The quality of evidence is downgraded by imprecise results (few outcome events).
A Cochrane review [Abstract] 1 included 6 studies with a total of 9 849 subjects. The trials evaluated the following: daily oral tenofovir disoproxil fumarate (TDF) plus emtricitabine (FTC) versus placebo; TDF versus placebo; and daily TDF-FTC versus intermittent TDF-FTC. One of the trials had three study arms: TDF, TDF-FTC and placebo arm. The studies were carried out amongst different risk groups, including HIV-uninfected men who have sex with men, serodiscordant couples and other high risk men and women.
The use of oral TDF alone or a combination of TDF and FTC reduced the risk of acquiring HIV in high risk individuals (Table T1). There were no significant differences in the risk of adverse events across all the studies that reported on adverse events. Also, adherence and sexual behaviours were similar in both the intervention and control groups.

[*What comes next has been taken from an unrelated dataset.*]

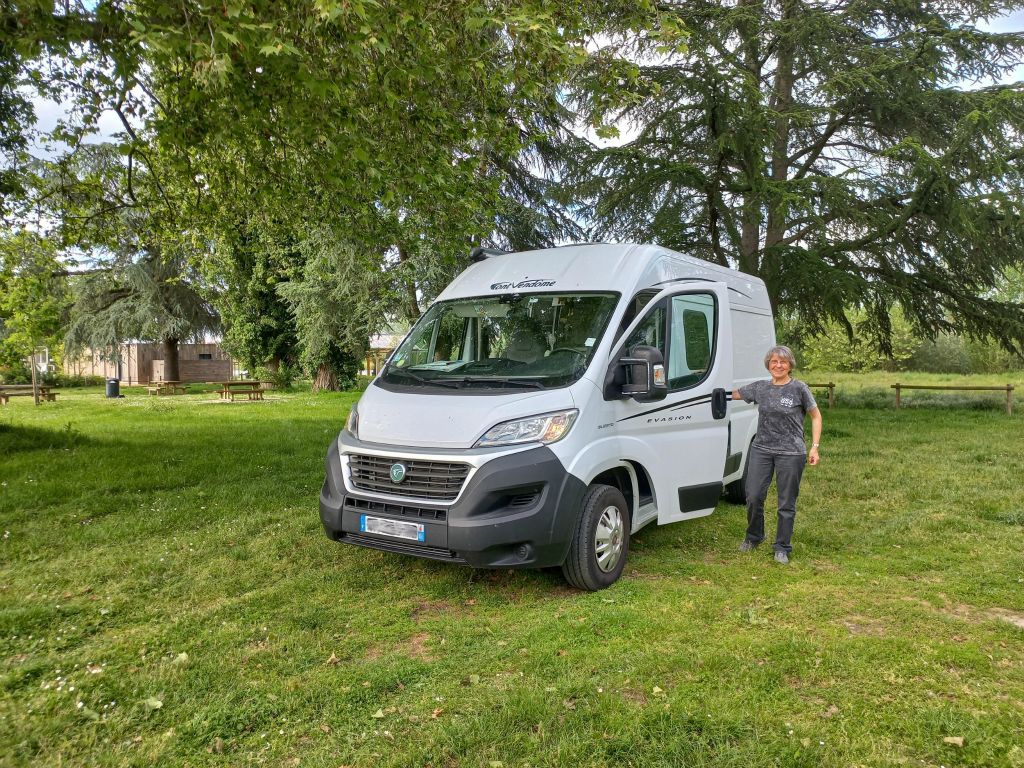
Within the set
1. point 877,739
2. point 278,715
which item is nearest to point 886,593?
point 877,739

Outcome | Number of participants (studies) | Assumed risk (placebo) | Corresponding risk (PrEP*, 95% CI) | Relative risk (95% CI) |
---|---|---|---|---|
Tenofovir (TDF) + Emtricitabine (FTC) compared to placebo | ||||
HIV infection | 8 813 (4) | 37 per 1000 | 19 per 1000 (11 to 32) | 0.51 (0.3 to 0.86) |
Serious adverse events | 6 862 (3) | 65 per 1000 | 65 per 1000 (54 to 77) | 1 (0.83 to 1.19) |
TDF compared to placebo | ||||
HIV infection | 4 027 (2) | 26 per 1000 | 10 per 1000 (6 to 17) | 0.38 (0.23 to 0.63) |
Serious adverse events | 3 168 (1) | 66 per 1000 | 68 per 1000 (52 to 88) | 1.03 (0.79 to 1.33) |
*PrEP = antiretroviral pre-exposure prophylaxis |
The use of antiretroviral pre-exposure prophylaxis (PrEP) with other existing HIV prevention strategies will provide the greatest protection to individuals at risk. Further studies are need to evaluate the method of administration (daily versus intermittent dosing), long-term safety and cost effectiveness of PrEP in different risk groups and settings.